Rather than putting all the set-up and selection focus on the front tyres of a combine, as traditionally happens, it is now suggested more attention should be paid to the rear tyres.
While much of the attention is on the front axle when it comes to specifying combine tyres, farmers are now being advised to give greater consideration to the rear tyres.
As machines get larger, the lack of adequate rubber at the rear can have severe adverse effects when it comes to soil compaction and load-bearing capability.
Gordon Brookes, customer engineering support manager at Michelin, believes the issue is increasing in importance as harvesters grow in size, weight and power.
He also warns most machinery dealers do not focus heavily on tyres when securing an order, so farmers should seek expert advice from their tyre manufacturer or dealer.
Offering advice ahead of the 2019 harvest season, he says: “The rear axle is the smallest tyre, so that is always going to be where the damage is most likely to be done.
“Farmers naturally look at the front because that is where everything is going on, while often forgetting the back end is extremely heavy when completely full – despite being on a small tyre.”
A MAJOR area where Mr Brookes says farmers should focus their attention is tyre pressures.
He says: “Nearly all machinery manufacturers leave tyres at the fitting pressure – normally about 35psi – and then the dealer is supposed to amend the pressure if it is appropriate prior to delivery. But only a small percentage do; invariably as they do not know how the machine will be used.
“If the farmer is combining linseed, for example, it has a different density to wheat or barley – and the tyre pressures are dependent on what you are harvesting.”
All tyre manufacturers should be able to provide bespoke tyre pressure recommendations. Mr Brookes says setting up new harvester tyres correctly is essential, particularly if you have gone for a high technology fitment.
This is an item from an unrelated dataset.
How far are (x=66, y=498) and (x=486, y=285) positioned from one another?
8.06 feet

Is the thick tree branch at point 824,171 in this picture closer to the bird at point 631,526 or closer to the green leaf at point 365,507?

“Also, bear in mind that a typical combine might have a couple of different headers and they will all be different weights,” he says.
“The tyre pressures will be different in each scenario.”
MR Brookes says: “When travelling without the header mounted, there is no weight transfer from the rear axle, so the rear tyre loads can be high.
“Sometimes you will even see the rear axle specified on the same tyres you would fit on a loader, so shifting some of the focus from front to rear would pay huge dividends as far as soil compaction is concerned.”
While four-wheel drive harvesters require lugged tyres on the rear, farmers can access a wider range of fitments if they are specifying a two-wheel drive machine, Mr Brookes says.
“If minimising compaction is your number one issue, then you can select a flotation tyre, such as the Michelin CargoXBib,” he says.
“This is designed to spread the weight of laden agricultural trailers.”
MR Brookes’ final tip is to opt for the latest cyclic field operations (CFO) rated tyres where possible, because they offer the highest load capacity and the lowest pressure for a given load.
A CFO tyre has the ability to flex and adapt to the constant changing load put on it by the combine.
Mr Brookes adds; “Our CFO-plus rated tyres are based on a 1,500-metre cycle.
“There are other cyclic markings for other tyres on the market, but the load benefit is not as high, and the cycle distance not as great. Some are only up to 600m, plus they can come with other limitations for things like working on side slopes.
“It pays to specify the best tyre you can from the outset.”